Efficacité dans la prévention de la rechute : psilocybine dans le trouble de l'usage de l'alcool avec symptômes dépressifs
Efficacité dans la prévention de la rechute : psilocybine dans le trouble de l'usage de l'alcool avec symptômes dépressifs
Promoteur : Centre Hospitalier Universitaire de Nīmes
Titre et résumé traduits de l’anglais par le portail, à partir de la fiche publiée par le registre source, le 19 septembre 2026. Traduction automatique, sans relecture médicale : elle ne modifie ni n’interprète le contenu ; en cas de doute, le texte original fait foi.
Texte original (anglais)
Efficacy in Relapse Prevention: Psilocybin in Alcohol Use Disorder With Depressive Symptoms
Efficacy in Relapse Prevention: Psilocybin in Alcohol Use Disorder With Depressive Symptoms
Up to 40% of individuals with alcohol use disorder (AUD) experience depression, which increases the risk of early relapse. Depression can cause relapse to occur 3 times faster in individuals with AUD who experience depressive symptoms at discharge. No treatments have been approved for individuals with both AUD and depression. Psilocybin, a psychedelic, shows promising results in treating both depression and addiction. It may be particularly effective for preventing relapse in people with AUD who also have depressive symptoms after detoxification, offering quicker action than traditional antidepressants.
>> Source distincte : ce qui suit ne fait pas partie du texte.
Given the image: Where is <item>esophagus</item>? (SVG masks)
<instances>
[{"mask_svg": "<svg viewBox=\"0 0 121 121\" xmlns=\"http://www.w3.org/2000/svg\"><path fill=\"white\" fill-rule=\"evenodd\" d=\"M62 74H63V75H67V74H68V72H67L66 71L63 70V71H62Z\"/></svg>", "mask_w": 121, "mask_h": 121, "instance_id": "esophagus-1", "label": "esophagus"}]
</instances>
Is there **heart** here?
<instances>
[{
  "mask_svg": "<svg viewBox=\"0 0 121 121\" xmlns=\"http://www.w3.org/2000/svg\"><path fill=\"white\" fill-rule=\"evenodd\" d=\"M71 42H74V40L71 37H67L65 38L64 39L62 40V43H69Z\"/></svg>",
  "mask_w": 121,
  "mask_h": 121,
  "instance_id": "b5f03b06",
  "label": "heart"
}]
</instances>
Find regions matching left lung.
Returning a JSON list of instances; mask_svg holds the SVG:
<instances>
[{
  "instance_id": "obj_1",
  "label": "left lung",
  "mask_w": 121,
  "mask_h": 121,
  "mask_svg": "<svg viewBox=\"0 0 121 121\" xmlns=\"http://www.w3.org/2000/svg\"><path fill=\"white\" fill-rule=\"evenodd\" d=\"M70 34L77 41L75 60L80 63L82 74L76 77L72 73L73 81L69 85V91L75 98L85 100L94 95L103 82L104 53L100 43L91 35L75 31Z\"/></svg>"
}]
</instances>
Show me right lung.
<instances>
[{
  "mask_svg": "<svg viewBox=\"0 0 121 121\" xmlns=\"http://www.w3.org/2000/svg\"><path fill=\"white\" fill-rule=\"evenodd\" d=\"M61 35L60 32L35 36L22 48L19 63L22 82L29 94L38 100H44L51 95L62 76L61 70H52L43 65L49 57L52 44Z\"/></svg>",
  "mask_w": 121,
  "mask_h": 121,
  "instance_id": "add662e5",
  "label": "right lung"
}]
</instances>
The Psilocybin Alcohol Depression (PAD) pilot study, launched in February 2024, has provided critical insights for avoiding methodological flaws and demonstrated that psilocybin-assisted psychotherapy (PAP) is both feasible and acceptable. Preliminary efficacy analyses were conducted: at 12 weeks, the 25 mg group showed significantly greater reductions in drinking days (p = 0.038) and craving frequency (p = 0.045). Relapse rates were 35% in the 25 mg group and 50% in the control group (HR = 0.52 \[0.16-1.65\]). In the ERPPAD trial, the study authors will compare high-dose PAP with low-dose PAP in preventing relapse in individuals with AUD and depressive symptoms. The hypothesis is that high-dose PAP will be more effective than low-dose in preventing relapse over 6 months.
Jusqu'à 40 % des personnes présentant un trouble de l'usage de l'alcool présentent une dépression, ce qui augmente le risque de rechute précoce. La dépression peut entraîner une rechute jusqu'à 3 fois plus rapide chez les personnes présentant un trouble de l'usage de l'alcool qui présentent des symptômes dépressifs à la sortie. Aucun traitement n'a été approuvé pour les personnes présentant à la fois un trouble de l'usage de l'alcool et une dépression. La psilocybine, un psychédélique, montre des résultats prometteurs dans le traitement à la fois de la dépression et de l'addiction. Elle pourrait être particulièrement efficace pour prévenir la rechute chez les personnes présentant un trouble de l'usage de l'alcool associé à des symptômes dépressifs après une désintoxication, offrant une action plus rapide que les antidépresseurs classiques. L'étude pilote Psilocybin Alcohol Depression (PAD), lancée en février 2024, a fourni des informations essentielles permettant d'éviter des biais méthodologiques et a démontré que la psychothérapie assistée par la psilocybine (PAP) est à la fois réalisable et acceptable. Des analyses préliminaires d'efficacité ont été menées : à 12 semaines, le groupe 25 mg a montré des réductions significativement plus importantes du nombre de jours de consommation d'alcool (p = 0,038) et de la fréquence des envies compulsives (craving) (p = 0,045). Les taux de rechute étaient de 35 % dans le groupe 25 mg et de 50 % dans le groupe témoin (HR = 0,52 \[0,16-1,65\]). Dans l'essai ERPPAD, les auteurs de l'étude compareront la PAP à haute dose à la PAP à faible dose dans la prévention de la rechute chez les personnes présentant un trouble de l'usage de l'alcool et des symptômes dépressifs. L'hypothèse est que la PAP à haute dose sera plus efficace que la PAP à faible dose pour prévenir la rechute sur une période de 6 mois.